The overall cost savings will depend on how well the systems are designed and optimized. The cloud model will allow the organization to pay for services it is using, instead of paying upfront on infrastructures that it may not need or may use some of the time. The combination of pricing models will help to reduce the overall cost. The pay-as-you-go is similar to the way you pay for electricity, based on your usage. However, a commitment of 1 to 3 year to reserve the resources (Virtual Machine instances) will lead to cost savings. The organization can save money by making a long-term commitment for those resources that it knows it will need, and use a pay-as-you-go pricing option for the one they are not sure.
Furthermore, cloud platforms like AWS and Microsoft Azure have tools that make easy to automate configuration, provisioning services, backup and site recovery. From Microsoft Azure or AWS, it is easy to create a testing or development environment when you need it and take it down when you no longer need it. You can also configure continuous integration (CI)/continuous delivery (CD) pipelines with automated/manual gates. The advantage of these is the reduction in time and cost to recover from failure, configure, test, deploy, and support the resources.
Conclusion
The cloud technology can help organizations to enhance the customer experience as well as to improve its operational efficiency, innovation rate, and agility. An organization should take advantage of its unique strength and cloud technology solutions. It should also create favorable conditions, and acquire and develop the necessary resources for successful transformation.
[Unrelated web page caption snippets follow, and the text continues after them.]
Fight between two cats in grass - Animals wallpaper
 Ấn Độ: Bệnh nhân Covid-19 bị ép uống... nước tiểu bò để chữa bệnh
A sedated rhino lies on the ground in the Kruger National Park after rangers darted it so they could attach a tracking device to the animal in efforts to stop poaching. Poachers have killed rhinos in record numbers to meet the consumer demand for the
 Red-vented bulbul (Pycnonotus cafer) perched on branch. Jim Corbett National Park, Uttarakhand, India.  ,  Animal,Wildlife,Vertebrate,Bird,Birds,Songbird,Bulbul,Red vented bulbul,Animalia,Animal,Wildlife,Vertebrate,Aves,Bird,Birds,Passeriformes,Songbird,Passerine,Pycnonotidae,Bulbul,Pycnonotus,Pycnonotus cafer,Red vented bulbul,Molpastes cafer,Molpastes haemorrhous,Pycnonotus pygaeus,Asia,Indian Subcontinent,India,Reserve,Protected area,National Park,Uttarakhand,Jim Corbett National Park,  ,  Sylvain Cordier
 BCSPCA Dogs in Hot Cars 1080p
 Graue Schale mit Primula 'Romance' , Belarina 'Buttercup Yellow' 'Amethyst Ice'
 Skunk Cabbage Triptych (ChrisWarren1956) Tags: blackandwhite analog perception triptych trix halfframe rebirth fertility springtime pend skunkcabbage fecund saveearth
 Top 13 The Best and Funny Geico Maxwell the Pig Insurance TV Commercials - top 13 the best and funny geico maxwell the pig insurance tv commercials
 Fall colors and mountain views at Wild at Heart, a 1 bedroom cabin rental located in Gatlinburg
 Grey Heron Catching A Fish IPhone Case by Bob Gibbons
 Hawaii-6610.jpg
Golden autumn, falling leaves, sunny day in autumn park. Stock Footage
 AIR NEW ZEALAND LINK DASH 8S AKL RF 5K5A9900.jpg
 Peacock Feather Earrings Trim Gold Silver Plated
Great innovative products don't come out of thin air they are the result of several experiments, collaborative efforts, and adjustments. Organizations with high innovation embrace experimentation, collaboration, and agility. They understand that even though the failed experiments will be more than home runs, it is the few home runs that will give them a competitive advantage.
The organization should start small and improve the solution iteratively. Remember, it takes time to get things right and to reach a point where you can maximize the value on your good investment. Starting sooner than later will help an organization to develop capabilities it needs to gain a competitive advantage and maintain sustainable growth.